• Esercizi
A. Secondo il brano sulle metafore d'Europa, in che data furono firmati i Trattati di Roma?
B. Riporta dal brano sulle metafore d'Europa la parte che va da "Che cos'hanno in" fino a "metafora più intrigante." incluso.

METAFORE D'EUROPA




Aldo Bello



25 marzo 1957. La Patarina, la campana del Campidoglio, annunciava con rintocchi a distesa che Italia, Francia, Belgio, Olanda, Lussemburgo e Repubblica Federale Tedesca avevano firmato i Trattati di Roma. L'Europa dei Sei era nata sul più celebre dei sette colli della Città Eterna. O meglio, nell'area michelangiolesca che quel colle divide in due, nell'altura settentrionale che è la Rocca, a Aree, e in quella meridionale che è il Monte Tarpeo, la celebre Rupe dalla cui sommità venivano precipitati i traditori.
14 giugno 1989. Immediate vicinanze di Bonn, la "Bonnia" o "Castra Bonnensia" dei Romani. Sponda sinistra del Reno, verde di vigne piantate dai legionari di Domiziano di fronte allo scoglio di Lorelei, l'ondina che col suo dolcissimo canto attirava i naviganti, facendoli naufragare. Qui Helmut Kohl prendeva per il braccio Gorbaciov e gli diceva: "Guarda la corrente, Mikhail. Simboleggia la Storia, non si ferma mai. Puoi cercare di arrestare il fiume, tecnicamente è possibile, ma gli argini non impediranno all'acqua di arrivare al mare. Così sarà per l'unità tedesca". Cinque mesi dopo cadeva il Muro di Berlino. E pochi anni dopo, nel '97, sempre in quel luogo che ha segnato la storia del mondo, si decise di far partecipare all'Euro il maggior numero possibile di Paesi, Italia compresa.
Notte tra il 10 e l'11 dicembre 1991. Maastricht (in fiammingo Maestricht), città sorta duemila anni fa a difesa del ponte romano sulla Mosa, poi residenza dei re Franchi, dei duchi di Brabante e dei vescovi di Liegi, capitale del Limburgo olandese, con un bel centro medioevale dentro i resti di possenti bastioni, da sempre importante piazzaforte di confine. Qui furono siglati i Trattati con i severi parametri che hanno portato all'Euro.
Che cos'hanno in comune il Campidoglio, Bonn, Maastricht? L'origine romana, anzitutto; e il ruolo, nella storia dell'Europa unita, di castelli, rocche, mura, rupi e infine fiumi che di quella storia sono la metafora più intrigante.
Henry James, nato americano, naturalizzato inglese, vissuto a lungo in Europa, spirito cosmopolita che nei suoi romanzi rappresentò con minuto realismo e confine analisi psicologica la condotta morale dei personaggi nel contesto della vita sociale, fu il primo a scrivere che quel che identificava e rendeva differenti società e spirito degli statunitensi era il fatto che nel Nuovo Mondo non c'erano stati mai castelli. Gli europei, invece, li avevano avuti, e se qualcosa ha identificato e reso omologhi gli abitanti del Vecchio Mondo è ciò che il castello rappresenta come struttura e come simbolo, nello stesso tempo espressione di rapporti sociali, opera d'arte e di tecnica, segno di potere impresso su paesaggi reali e immaginari. Gli europei hanno costruito castelli e poi li hanno in parte demoliti, sono vissuti alla loro ombra, si sono esaltati alla luce della potenza che essi irradiavano. Se si scava nella coscienza di ciascun europeo e di tutti gli europei, sono la materialità e l'immagine del castello quel che meglio compendia ancora oggi la sensibilità e gli umori dei popoli del Vecchio Continente.

• Voci del dataset
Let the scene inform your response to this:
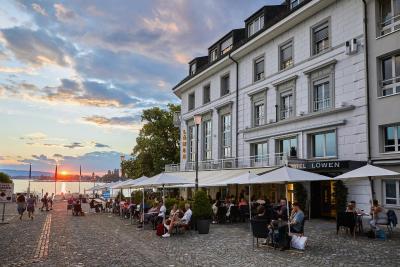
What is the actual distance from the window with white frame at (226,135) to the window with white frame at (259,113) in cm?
382

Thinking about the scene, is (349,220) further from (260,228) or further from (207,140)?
(207,140)

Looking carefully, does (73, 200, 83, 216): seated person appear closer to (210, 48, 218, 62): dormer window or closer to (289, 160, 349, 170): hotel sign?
(289, 160, 349, 170): hotel sign

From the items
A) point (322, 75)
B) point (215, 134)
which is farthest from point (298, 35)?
point (215, 134)

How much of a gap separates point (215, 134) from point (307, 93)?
517 inches

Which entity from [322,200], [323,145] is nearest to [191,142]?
[323,145]

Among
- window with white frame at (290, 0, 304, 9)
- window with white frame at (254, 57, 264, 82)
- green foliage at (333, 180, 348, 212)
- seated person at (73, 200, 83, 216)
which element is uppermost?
window with white frame at (290, 0, 304, 9)

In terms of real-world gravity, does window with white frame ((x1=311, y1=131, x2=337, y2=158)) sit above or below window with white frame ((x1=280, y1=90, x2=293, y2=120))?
below

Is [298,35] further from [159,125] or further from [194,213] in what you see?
[159,125]

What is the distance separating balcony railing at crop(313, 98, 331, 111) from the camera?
76.2 feet

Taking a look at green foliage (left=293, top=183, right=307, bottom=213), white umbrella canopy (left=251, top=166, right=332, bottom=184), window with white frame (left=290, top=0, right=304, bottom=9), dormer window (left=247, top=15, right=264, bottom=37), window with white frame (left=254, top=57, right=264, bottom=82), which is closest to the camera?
white umbrella canopy (left=251, top=166, right=332, bottom=184)

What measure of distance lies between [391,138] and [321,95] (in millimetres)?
5444

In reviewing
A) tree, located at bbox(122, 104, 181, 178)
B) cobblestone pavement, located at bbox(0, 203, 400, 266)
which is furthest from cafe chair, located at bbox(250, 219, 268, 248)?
tree, located at bbox(122, 104, 181, 178)

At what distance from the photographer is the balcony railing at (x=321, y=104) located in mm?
23223

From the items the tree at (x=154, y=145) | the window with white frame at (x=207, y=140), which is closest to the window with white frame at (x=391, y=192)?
the window with white frame at (x=207, y=140)
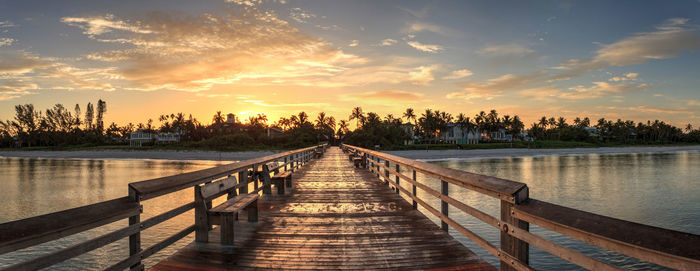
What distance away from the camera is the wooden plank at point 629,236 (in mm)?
1671

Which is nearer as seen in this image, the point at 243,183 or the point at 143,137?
the point at 243,183

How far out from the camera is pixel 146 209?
1594cm

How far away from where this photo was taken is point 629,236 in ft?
6.39

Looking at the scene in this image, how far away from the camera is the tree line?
81500 millimetres

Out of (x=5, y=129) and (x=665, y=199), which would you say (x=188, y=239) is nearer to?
(x=665, y=199)

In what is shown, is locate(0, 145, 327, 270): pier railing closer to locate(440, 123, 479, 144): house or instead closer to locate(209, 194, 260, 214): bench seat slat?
locate(209, 194, 260, 214): bench seat slat

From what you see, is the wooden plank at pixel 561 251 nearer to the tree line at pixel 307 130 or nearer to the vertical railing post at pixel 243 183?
the vertical railing post at pixel 243 183

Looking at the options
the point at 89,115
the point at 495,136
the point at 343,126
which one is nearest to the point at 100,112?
the point at 89,115

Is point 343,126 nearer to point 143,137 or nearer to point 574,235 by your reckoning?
point 143,137

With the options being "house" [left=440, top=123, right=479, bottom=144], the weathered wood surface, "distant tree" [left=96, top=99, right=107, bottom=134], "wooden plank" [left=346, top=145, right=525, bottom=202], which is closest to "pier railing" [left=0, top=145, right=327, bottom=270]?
the weathered wood surface

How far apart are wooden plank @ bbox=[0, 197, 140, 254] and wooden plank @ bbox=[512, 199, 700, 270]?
3321 mm

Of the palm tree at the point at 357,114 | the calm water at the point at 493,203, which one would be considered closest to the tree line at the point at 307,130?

• Risposte agli esercizi
A. Il 25 marzo 1957.

B.
Che cos'hanno in comune il Campidoglio, Bonn, Maastricht? L'origine romana, anzitutto; e il ruolo, nella storia dell'Europa unita, di castelli, rocche, mura, rupi e infine fiumi che di quella storia sono la metafora più intrigante.